Beginning Piano Again In 2023
"Practice isn’t the thing you do once you’re good. It’s the thing you do that makes you good." – Malcolm Gladwell
At the beginning of 2023, I was seriously contemplating ditching my piano. I hadn't really touched it since 2017. I had a compressed ulnar nerve in 2022 which wreaked all kinds of havoc in the pinky and ring finger of my right hand and I was not sure I would ever completely recover all my feeling in those fingers. (I have -- mostly -- I'm currently at 90%.) Neglected piano sheet music was housed beneath my bookshelf in a cabinet, an uncomfortable reminder of the many stops and starts I'd had over the years with piano.
I had always liked the piano, even as a little girl. An aunt, I recall, had an upright piano in her living room. I remember sitting down at the piano bench with legs that didn't yet reach the floor and working out the melody to "Twinkle, Twinkle Little Star."
In high school, a friend of mine had been taking piano lessons since she was a child and she offered to teach me to play. The school that we attended had an auditorium with a grand piano for choir concerts, shows, and student assemblies. So at 16, in the 30 minutes or so before school began, I started learning to play piano. My friend had learned on the Edna Mae Burnam piano lesson books. These books were published in the 1950s and are a rather fascinating piece of modern piano pedagogy history. They had vintage drawings in a similar style to the "Dick & Jane" books that are so famous as reading primers. My parents bought me a Casio 61-key keyboard so that I had an instrument at home to practice on.

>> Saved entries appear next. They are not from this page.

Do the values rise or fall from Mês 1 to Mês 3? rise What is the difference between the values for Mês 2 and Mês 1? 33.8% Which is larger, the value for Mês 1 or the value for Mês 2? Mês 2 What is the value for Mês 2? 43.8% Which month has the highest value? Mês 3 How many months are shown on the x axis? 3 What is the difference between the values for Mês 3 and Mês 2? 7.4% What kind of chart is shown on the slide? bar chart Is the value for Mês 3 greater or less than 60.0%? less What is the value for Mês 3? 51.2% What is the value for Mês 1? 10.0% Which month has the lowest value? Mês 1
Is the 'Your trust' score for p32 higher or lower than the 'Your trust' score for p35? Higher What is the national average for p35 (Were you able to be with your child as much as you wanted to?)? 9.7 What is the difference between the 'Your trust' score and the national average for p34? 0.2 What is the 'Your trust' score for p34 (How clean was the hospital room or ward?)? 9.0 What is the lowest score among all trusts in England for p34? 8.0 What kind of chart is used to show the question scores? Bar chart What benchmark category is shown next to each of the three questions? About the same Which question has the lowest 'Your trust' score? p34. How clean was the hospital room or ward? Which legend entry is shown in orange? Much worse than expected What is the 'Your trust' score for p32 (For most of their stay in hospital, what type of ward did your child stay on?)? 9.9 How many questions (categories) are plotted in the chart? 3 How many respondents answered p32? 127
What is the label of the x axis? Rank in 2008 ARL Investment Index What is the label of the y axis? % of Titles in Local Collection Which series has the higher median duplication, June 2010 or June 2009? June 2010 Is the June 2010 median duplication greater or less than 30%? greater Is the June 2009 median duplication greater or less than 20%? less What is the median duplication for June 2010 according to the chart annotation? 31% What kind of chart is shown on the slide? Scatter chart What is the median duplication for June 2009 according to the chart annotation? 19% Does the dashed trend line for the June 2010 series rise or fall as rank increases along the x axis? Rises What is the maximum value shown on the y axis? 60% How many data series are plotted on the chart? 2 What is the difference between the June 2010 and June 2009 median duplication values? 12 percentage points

The keyboard did not have weighted keys which made developing finger strength virtually impossible. But it was still very helpful to have and I pressed on; I was able to learn how to read both staves as well as how to play basic rhythms.
Eventually, I graduated from the Casio to an old and ridiculously heavy upright piano from 1908. The woman who gave it to me kept her plants on top of it, so, besides its pervasive musty scent, the wooden cabinet had considerable water damage. The piano would not stay properly tuned even after professional tunings twice a year -- but it was an acoustic piano and it was mine. I made my way through the first four Edna Mae Burnam lesson books on that wonderfully indomitable vintage piano. I'd love to hear the stories it could tell about its early turn-of-the century beginnings in a time when ragtime and jazz were booming. While it wasn't the prettiest sounding piano, it did have a surprisingly decent touch and I was finally able to develop some finger strength and to get familiar with the action of weighted keys.
In college I took lessons from a university piano teacher and upgraded out of the 1908 piano to an upright Kawai acoustic that was, thankfully, odorless. This teacher made me count, to my dismay, every rhythm I played -- aloud. I hated it and I'm sure I shot him daggers every time he made me do it. But I did eventually learn how to be much more precise with my rhythms and this really helped with my sight reading accuracy. He got me to a what I would say was an early intermediate level. I was playing Clementi sonatinas and the easier Bach inventions, things like that. This is the period of my life when I played piano the most and progressed the furthest.
After college, I didn't study piano formally any more and I definitely lost, over time, some of the progress that I had made. I've remained in a kind of piano stasis, only picking up an occasional piece here and there. Although we put our hobbies away for a time, they are always waiting quietly in the wings for us for the day when we finally give them the nod to make an entrance again.
I realized that I did not want to give up on piano. It has been a part of my life for 32 years even if I have not nurtured the skill as much as I wish I had. At a rather hectic time of my life, a very busy work schedule and working on my MBA, piano has been a wonderfully stable point. I started playing again on February 25th, 2023 and I have not missed a day of practice. It's become habit -- a habit I am going to strive to keep up.
When I play piano, everything else slips away. I have to concentrate so hard on what I'm doing that I can't think about the latest task I'm working on at the office or the appointment I have next week or the to-do list I have for the house. Many people fall into a kind of Zen mode when working on a task that requires deep concentration and attention. It's a nice space to fall into and a much-needed respite from this crazy world when you need a quick reset.
Why this blog? Honestly, I just want to talk about piano. I want a motivational space where I can journal the experience of re-learning piano and keep the momentum going.